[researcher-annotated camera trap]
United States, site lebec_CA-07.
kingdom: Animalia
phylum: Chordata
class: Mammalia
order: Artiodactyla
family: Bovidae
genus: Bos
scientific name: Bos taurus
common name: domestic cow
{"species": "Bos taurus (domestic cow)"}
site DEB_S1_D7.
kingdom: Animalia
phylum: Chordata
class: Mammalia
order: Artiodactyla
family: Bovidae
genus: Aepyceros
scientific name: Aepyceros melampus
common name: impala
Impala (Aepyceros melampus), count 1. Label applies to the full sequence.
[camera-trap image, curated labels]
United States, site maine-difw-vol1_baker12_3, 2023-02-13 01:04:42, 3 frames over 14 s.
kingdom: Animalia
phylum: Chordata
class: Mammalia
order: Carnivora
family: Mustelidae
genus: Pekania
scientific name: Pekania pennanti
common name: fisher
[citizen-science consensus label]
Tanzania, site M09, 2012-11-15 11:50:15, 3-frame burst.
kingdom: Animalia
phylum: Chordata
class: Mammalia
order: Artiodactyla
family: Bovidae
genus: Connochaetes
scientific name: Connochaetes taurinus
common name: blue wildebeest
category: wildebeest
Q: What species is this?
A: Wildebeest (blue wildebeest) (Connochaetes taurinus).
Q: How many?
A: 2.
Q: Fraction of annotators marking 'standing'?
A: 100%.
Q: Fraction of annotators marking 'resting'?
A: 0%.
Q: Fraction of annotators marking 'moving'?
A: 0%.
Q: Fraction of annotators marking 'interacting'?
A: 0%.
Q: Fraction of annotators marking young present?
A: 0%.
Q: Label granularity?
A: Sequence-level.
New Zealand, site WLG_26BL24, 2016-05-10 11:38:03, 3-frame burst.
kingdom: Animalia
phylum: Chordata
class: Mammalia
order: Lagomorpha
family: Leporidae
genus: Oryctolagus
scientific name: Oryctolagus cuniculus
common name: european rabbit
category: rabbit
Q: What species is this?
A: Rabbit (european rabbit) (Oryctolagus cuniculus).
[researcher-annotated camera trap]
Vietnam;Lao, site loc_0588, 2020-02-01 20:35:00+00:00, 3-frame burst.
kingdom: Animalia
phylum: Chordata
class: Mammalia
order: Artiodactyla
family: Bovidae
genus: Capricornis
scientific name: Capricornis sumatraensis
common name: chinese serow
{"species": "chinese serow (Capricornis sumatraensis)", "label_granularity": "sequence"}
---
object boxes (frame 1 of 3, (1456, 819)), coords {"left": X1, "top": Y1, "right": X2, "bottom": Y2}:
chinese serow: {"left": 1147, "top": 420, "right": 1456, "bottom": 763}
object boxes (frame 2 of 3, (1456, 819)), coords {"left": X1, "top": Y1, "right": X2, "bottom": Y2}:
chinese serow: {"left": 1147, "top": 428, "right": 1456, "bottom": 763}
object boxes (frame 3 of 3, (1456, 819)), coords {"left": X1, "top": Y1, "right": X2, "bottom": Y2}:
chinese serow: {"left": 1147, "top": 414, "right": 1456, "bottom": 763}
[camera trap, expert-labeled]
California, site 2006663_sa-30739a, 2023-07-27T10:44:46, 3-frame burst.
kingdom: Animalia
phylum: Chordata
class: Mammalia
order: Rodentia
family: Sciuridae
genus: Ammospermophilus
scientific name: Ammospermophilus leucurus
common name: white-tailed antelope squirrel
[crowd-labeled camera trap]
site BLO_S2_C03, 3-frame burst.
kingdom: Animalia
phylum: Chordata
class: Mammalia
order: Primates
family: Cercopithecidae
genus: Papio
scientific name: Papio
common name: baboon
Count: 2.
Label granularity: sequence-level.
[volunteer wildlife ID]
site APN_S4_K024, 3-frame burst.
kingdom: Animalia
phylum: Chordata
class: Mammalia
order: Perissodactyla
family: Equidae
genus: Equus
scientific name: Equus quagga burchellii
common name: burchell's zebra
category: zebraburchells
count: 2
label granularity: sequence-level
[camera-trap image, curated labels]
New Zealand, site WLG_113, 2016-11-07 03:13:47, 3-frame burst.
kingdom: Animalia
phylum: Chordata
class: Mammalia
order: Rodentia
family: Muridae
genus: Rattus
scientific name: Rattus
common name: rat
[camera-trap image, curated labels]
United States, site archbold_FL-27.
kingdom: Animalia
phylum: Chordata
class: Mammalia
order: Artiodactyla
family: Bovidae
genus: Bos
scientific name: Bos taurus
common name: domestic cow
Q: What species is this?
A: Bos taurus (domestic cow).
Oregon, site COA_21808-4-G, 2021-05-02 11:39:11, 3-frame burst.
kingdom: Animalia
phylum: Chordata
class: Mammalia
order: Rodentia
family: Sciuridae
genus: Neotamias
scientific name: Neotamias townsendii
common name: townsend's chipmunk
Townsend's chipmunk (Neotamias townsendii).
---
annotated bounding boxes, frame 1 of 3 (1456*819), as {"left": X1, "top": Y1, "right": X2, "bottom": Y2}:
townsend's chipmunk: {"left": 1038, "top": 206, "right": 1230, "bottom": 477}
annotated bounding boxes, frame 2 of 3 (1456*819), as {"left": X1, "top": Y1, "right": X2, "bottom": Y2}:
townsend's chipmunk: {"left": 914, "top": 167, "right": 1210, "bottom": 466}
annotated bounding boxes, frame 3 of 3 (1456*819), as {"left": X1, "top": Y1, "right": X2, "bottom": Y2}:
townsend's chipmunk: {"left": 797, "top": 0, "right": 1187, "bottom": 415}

ACTIVITY: Each line above that contains the word "Fraction" should be counted, and only the total given.

WRITTEN RESPONSE: 5